▶ [Provided records]
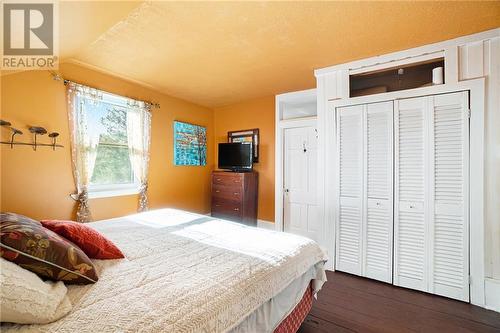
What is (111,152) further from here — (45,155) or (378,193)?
(378,193)

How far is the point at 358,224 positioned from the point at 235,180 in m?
2.12

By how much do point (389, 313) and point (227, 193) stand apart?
2850 millimetres

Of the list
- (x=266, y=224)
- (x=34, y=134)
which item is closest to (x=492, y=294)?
(x=266, y=224)

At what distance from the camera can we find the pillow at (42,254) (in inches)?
37.2

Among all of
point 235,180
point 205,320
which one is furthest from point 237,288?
point 235,180

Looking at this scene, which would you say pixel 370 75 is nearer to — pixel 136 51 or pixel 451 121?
pixel 451 121

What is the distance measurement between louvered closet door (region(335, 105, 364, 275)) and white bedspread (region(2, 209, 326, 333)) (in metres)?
1.13

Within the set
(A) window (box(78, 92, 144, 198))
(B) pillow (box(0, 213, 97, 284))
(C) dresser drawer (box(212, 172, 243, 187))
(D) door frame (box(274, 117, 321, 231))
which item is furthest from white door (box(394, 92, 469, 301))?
(A) window (box(78, 92, 144, 198))

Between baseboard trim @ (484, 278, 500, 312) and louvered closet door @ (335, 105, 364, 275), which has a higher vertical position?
louvered closet door @ (335, 105, 364, 275)

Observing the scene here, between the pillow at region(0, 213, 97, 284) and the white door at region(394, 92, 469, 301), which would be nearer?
the pillow at region(0, 213, 97, 284)

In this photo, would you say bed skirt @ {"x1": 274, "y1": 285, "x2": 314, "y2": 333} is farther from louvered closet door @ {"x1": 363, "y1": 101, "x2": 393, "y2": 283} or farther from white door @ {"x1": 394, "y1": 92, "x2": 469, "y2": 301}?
white door @ {"x1": 394, "y1": 92, "x2": 469, "y2": 301}

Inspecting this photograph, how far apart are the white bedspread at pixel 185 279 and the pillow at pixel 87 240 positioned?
47 millimetres

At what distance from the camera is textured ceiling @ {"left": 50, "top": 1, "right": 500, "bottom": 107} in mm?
1804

▶ [Set task] Copy out every line of the records above word for word, leaving out the pictures.

▶ [Exercise answer]
What is (111,152) further from here — (45,155) or (378,193)?
(378,193)

How far is the point at 358,224 positioned from the point at 235,180 in m?
2.12

By how much do point (389, 313) and point (227, 193) stand apart?
2850 millimetres

Of the list
- (x=266, y=224)
- (x=34, y=134)
which item is closest to (x=492, y=294)?
(x=266, y=224)

At what distance from the camera can we find the pillow at (42,254) (in inches)?
37.2

Among all of
point 235,180
point 205,320
which one is furthest from point 237,288?
point 235,180

Looking at this scene, which would you say pixel 370 75 is nearer to — pixel 136 51 or pixel 451 121?
pixel 451 121

What is the distance measurement between louvered closet door (region(335, 105, 364, 275)) and white bedspread (region(2, 209, 326, 333)) (in metres)?
1.13

Within the set
(A) window (box(78, 92, 144, 198))
(B) pillow (box(0, 213, 97, 284))
(C) dresser drawer (box(212, 172, 243, 187))
(D) door frame (box(274, 117, 321, 231))
which item is furthest from white door (box(394, 92, 469, 301))?
(A) window (box(78, 92, 144, 198))

Between baseboard trim @ (484, 278, 500, 312) and louvered closet door @ (335, 105, 364, 275), which has a higher vertical position?
louvered closet door @ (335, 105, 364, 275)

Observing the scene here, between the pillow at region(0, 213, 97, 284) and the white door at region(394, 92, 469, 301), which would be nearer?
the pillow at region(0, 213, 97, 284)

In this photo, would you say bed skirt @ {"x1": 274, "y1": 285, "x2": 314, "y2": 333} is farther from louvered closet door @ {"x1": 363, "y1": 101, "x2": 393, "y2": 283} or farther from white door @ {"x1": 394, "y1": 92, "x2": 469, "y2": 301}?
white door @ {"x1": 394, "y1": 92, "x2": 469, "y2": 301}

Inspecting this photograph, how far apart are the white bedspread at pixel 185 279 and the pillow at pixel 87 240 positioned?
47 millimetres

At what distance from the camera is textured ceiling @ {"left": 50, "top": 1, "right": 500, "bottom": 107} in mm?
1804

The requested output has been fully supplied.